* **ENTRIES**:
_____
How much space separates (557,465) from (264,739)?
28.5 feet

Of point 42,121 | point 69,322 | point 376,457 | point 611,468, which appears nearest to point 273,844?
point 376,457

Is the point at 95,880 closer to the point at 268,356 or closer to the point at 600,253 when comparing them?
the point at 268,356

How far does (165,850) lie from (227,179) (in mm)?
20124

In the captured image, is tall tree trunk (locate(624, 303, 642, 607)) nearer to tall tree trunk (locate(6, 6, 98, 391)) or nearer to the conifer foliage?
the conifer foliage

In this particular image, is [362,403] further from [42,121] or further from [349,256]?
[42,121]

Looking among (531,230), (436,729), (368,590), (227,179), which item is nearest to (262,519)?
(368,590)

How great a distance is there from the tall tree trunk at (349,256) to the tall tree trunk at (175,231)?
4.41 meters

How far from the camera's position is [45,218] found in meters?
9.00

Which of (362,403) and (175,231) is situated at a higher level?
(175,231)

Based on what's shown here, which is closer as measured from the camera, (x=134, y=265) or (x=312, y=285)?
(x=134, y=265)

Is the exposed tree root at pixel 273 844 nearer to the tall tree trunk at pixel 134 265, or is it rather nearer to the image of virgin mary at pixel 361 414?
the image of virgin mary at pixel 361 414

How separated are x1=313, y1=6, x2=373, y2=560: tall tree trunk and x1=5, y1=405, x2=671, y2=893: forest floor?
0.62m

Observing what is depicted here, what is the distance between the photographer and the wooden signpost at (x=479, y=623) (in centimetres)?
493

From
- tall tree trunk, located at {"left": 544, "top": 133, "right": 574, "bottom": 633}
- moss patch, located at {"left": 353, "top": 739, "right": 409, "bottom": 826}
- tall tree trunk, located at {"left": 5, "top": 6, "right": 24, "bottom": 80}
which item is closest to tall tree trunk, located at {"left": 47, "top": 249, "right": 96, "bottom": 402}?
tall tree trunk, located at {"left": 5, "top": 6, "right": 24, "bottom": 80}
_____
* **REQUIREMENTS**: Write out again, unchanged, every line from the line containing "Is the exposed" to the final line of the material above.

* **RESULT FOR THIS TASK**:
Is the exposed tree root at pixel 273 844 nearer to the tall tree trunk at pixel 134 265, or is it rather nearer to the image of virgin mary at pixel 361 414?
the image of virgin mary at pixel 361 414

How separated are x1=313, y1=6, x2=373, y2=560: tall tree trunk and x1=5, y1=405, x2=671, y2=893: forest floor?
0.62m

Observing what is depicted here, what is the distance between the photographer and the wooden signpost at (x=479, y=623) (in centimetres)?
493

From
- tall tree trunk, located at {"left": 544, "top": 133, "right": 574, "bottom": 633}
- moss patch, located at {"left": 353, "top": 739, "right": 409, "bottom": 826}
- tall tree trunk, located at {"left": 5, "top": 6, "right": 24, "bottom": 80}
which item is closest to tall tree trunk, located at {"left": 47, "top": 249, "right": 96, "bottom": 402}?
tall tree trunk, located at {"left": 5, "top": 6, "right": 24, "bottom": 80}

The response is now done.